More to do, more to learn.
Tattooz:Loaded up the unit tonight, I am still not heating I have one more bridge to cross..... Might have put to much paper in ... all the sudden the door started shaking in and out......?
Yep - it's happened to me twice now. Luckily not too bad, and it dissipated in less than 10 minutes. I used a bit too much of some very dry scrap dimensional lumber and that caused the latest episode. The first time I tossed in a fairly large piece of uncoated corrugated paperboard.
besides mixing m/c content and split sizes and packing wood tightly,and elevating wood slightly off firebrick floor, try loading wood with kindling in the center of the load,not at the bottom and ignite the center. these are all things i have found to work, based on the content of wood load.
Hi Jim;
It ain't rocket science.....4 sticks of kindling, 1/2 newspaper (towards the door), load your wood (half full) towards the back, lite fire, set your timer for 3 1/2 hours, have a beer and return in 1 hour, load it 3/4 full and go to bed.
It is intended to be simple and it is.
LOL
Paul
Paul Duguay:Hi Jim;It ain't rocket science.....4 sticks of kindling, 1/2 newspaper (towards the door), load your wood (half full) towards the back, lite fire, set your timer for 3 1/2 hours, have a beer and return in 1 hour, load it 3/4 full and go to bed. It is intended to be simple and it is. LOL Paul
OK wise guy! Starting and burning are the easy part. What I was impressed with was getting two days of heat from a single burn. You must have much lower heat loss than I. I went 24 hours between burns for the first time yesterday, but the temps were in the 40s during the day and low 30s at night. I usually need two burns a day.
Here's a for ya!
Jim;
Looking at your numbers....you mentioned two burns per day......if each burn is similar to mine ( 120F to 200F), I believe that would be about 3 million BTUs per day (with your 2000). With an average of 20 million BTUs per cord (dry seasoned hardwood) you would be burning one full cord per week. Is your consumption really that high?
Paul Duguay:Jim; Looking at your numbers....you mentioned two burns per day......if each burn is similar to mine ( 120F to 200F), I believe that would be about 3 million BTUs per day (with your 2000).
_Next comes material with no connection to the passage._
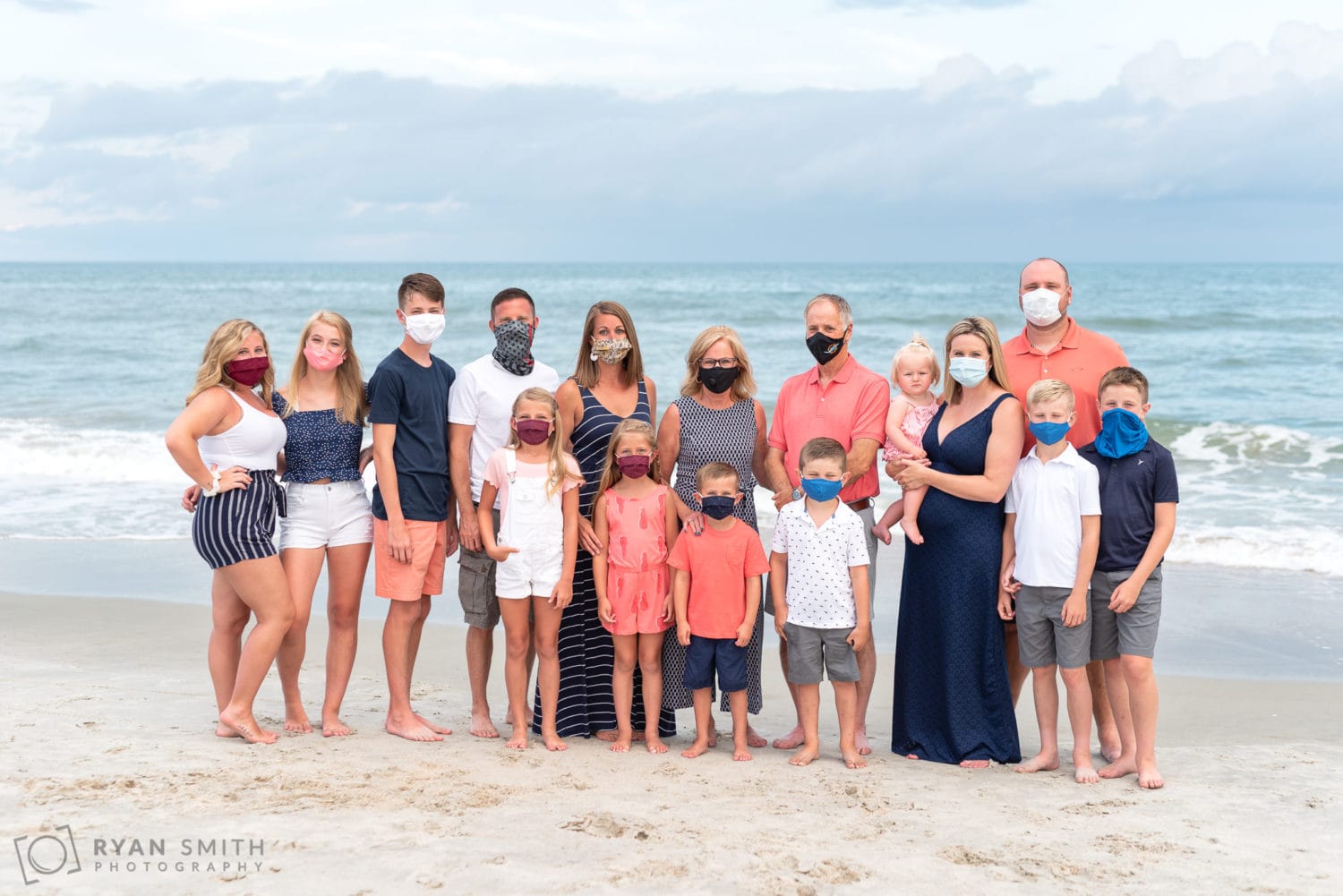 Family posing with their masks in front of the ocean - Huntington Beach State Park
With an average of 20 million BTUs per cord (dry seasoned hardwood) you would be burning one full cord per week. Is your consumption really that high?
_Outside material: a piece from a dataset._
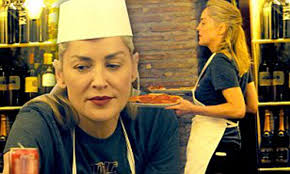 Stone baked pizza! Sharon cooks a tasty treat for her sons in a Rome  restaurant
Paul - No, I am not consuming that much wood, and my tank temp range is usually 150+ -> 180+ for each burn, sometimes even less. I am burning about a half cord per week. I am also still trying to finish insulating the S&R lines in my garage. I have a run of about 55 feet underground, and another 65 feet above ground in my garage. The heat loss from the black iron primary loop and the two 65 foot runs of 1.25" PEX have kept the garage well above 60 degrees despite the cold. I should have that reigned in before Christmas. I intend to heat the garage eventually, but not in this manner!
Hi Jim. I installed a Garn 2000 back in 2003 for our new house and garage with a total of about 6300 sq. ft. We heat everything to 70 degrees and now burn approx. 11 to 12 cord a winter. Usually only take Garn up to 140 degres in all outside temps, mixing valve is set at 105 degrees, usually morning water temp is 80 - 90 degrees after no firing of 20 hours.Usually take boiler up to 185 degrees a couple of times a year to kill of any bacteria in the water.
A little of my history. In 2005 we installed 2 Garn 2500 in line to heat a greenhouse complex of 20,000 sq ft., burned approx 125 cord of firewood between the 2 of them, still needed to burn some propane. Before we burned regular firewood we burned hardwood slabs, approx 240 bundles per winter.
I have used the brick before to help decrease the puffing but I found that if you don't have real dry wood or lots of newspaper right inside the door you should not have a problem. Push your wood to the back farther also helps alot.